> Selected extract:
▶
Posted on 2024-07-10

Trans-Tokenization

Language Adaptation of LLMs for Low-Resource NLP



we present a novel cross-lingual vocabulary transfer strategy, trans-tokenization, designed to adapt a high-resource monolingual LLM to a new target language by initializing the token embeddings of the target language using a weighted average of semantically similar token embeddings from the source language. For this, we leverage a translation resource covering both the source and target languages. We validate our method with the Tweeties, a series of trans-tokenized LLMs, and demonstrate their competitive performance on various downstream tasks across a small but diverse set of languages.


Accepted at the First Conference on Language Modeling (COLM 2024)
◀
> Activities:
1. In the trans-tokenization abstract, rewrite the part that opens with the words containing "Posted on 2024-07-10" and closes with "set of languages.", putting "weighted mean" in place of "weighted average".
2. In the trans-tokenization abstract, what is the name of the series of trans-tokenized LLMs used to validate the method?
3. Continue the trans-tokenization abstract from its last line.

> Material provided:
▶
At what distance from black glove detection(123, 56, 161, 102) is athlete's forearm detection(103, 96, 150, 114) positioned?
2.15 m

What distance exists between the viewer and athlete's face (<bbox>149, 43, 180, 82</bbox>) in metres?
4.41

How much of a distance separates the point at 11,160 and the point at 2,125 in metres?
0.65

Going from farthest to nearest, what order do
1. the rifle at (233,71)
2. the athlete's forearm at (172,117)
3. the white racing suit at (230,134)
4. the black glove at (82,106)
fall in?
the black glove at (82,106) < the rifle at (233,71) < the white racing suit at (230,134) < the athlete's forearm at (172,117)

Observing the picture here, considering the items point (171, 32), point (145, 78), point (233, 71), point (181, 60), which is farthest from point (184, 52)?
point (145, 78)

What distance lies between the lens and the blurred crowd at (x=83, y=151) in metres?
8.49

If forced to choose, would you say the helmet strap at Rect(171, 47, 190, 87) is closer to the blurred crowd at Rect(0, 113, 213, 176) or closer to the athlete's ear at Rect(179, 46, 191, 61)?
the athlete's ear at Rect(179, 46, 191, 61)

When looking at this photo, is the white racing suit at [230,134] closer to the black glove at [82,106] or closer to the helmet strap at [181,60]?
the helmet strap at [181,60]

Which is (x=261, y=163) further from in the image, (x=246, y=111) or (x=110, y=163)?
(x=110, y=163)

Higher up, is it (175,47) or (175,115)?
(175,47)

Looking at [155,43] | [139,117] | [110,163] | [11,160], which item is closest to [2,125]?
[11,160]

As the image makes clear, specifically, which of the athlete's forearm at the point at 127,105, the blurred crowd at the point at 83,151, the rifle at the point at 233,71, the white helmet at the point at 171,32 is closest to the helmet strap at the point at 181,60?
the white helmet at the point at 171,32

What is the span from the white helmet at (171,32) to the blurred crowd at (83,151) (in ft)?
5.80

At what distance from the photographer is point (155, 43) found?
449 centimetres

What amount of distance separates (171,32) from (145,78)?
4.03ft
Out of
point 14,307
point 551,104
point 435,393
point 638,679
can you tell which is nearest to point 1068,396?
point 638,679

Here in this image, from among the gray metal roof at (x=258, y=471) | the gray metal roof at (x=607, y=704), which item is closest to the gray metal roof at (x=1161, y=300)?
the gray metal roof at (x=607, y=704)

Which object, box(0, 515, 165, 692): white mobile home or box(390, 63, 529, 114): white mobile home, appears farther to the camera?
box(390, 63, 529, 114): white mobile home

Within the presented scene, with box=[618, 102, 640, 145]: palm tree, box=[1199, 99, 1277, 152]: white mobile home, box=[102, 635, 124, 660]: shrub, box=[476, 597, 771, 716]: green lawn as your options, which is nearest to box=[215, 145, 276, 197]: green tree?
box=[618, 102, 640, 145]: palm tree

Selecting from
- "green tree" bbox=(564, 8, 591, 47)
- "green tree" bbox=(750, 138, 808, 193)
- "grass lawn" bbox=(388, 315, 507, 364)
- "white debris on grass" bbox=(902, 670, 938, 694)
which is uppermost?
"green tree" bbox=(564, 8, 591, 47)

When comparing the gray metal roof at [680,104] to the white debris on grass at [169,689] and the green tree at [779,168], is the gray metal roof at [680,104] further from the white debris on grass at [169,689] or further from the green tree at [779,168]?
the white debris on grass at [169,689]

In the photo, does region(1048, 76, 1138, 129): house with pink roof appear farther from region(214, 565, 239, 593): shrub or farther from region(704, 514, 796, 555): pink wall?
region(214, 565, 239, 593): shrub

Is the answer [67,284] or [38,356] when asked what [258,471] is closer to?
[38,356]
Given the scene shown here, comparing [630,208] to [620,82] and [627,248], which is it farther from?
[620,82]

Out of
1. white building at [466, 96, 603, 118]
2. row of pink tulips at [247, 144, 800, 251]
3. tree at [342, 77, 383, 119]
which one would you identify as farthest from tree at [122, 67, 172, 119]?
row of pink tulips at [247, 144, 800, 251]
◀
> Task answers:
1.
Posted on 2024-07-10

Trans-Tokenization

Language Adaptation of LLMs for Low-Resource NLP



we present a novel cross-lingual vocabulary transfer strategy, trans-tokenization, designed to adapt a high-resource monolingual LLM to a new target language by initializing the token embeddings of the target language using a weighted mean of semantically similar token embeddings from the source language. For this, we leverage a translation resource covering both the source and target languages. We validate our method with the Tweeties, a series of trans-tokenized LLMs, and demonstrate their competitive performance on various downstream tasks across a small but diverse set of languages.

2. The Tweeties.

3.
Language models have become fundamental tools, enhancing everything from simple translation services to complex decision-making processes. While models like GPT and BERT have set impressive benchmarks, their primary focus has often been on English or other high-resource languages. This emphasis overlooks a vast spectrum of global languages, each with unique linguistic features and cultural significance. Developing language models for a wider range of languages democratizes access to technology, allowing non-English speakers to benefit from advancements in AI. Our Dutch MLMs, RobBERT and RobBERT-2023, have shown that there is a demand for non-English models and their performance illustrates that language-specific models can achieve high performance while addressing unique linguistic traits.

Moreover, linguistic diversity in AI helps preserve cultural heritage and promotes equitable access to information and technology. By designing models that are capable of understanding and generating text in low-resource languages, we not only expand the reach of AI applications but also ensure that no language community is left behind. This is especially vital for languages that are underrepresented in technology, where the resources are limited, and existing language models often fail.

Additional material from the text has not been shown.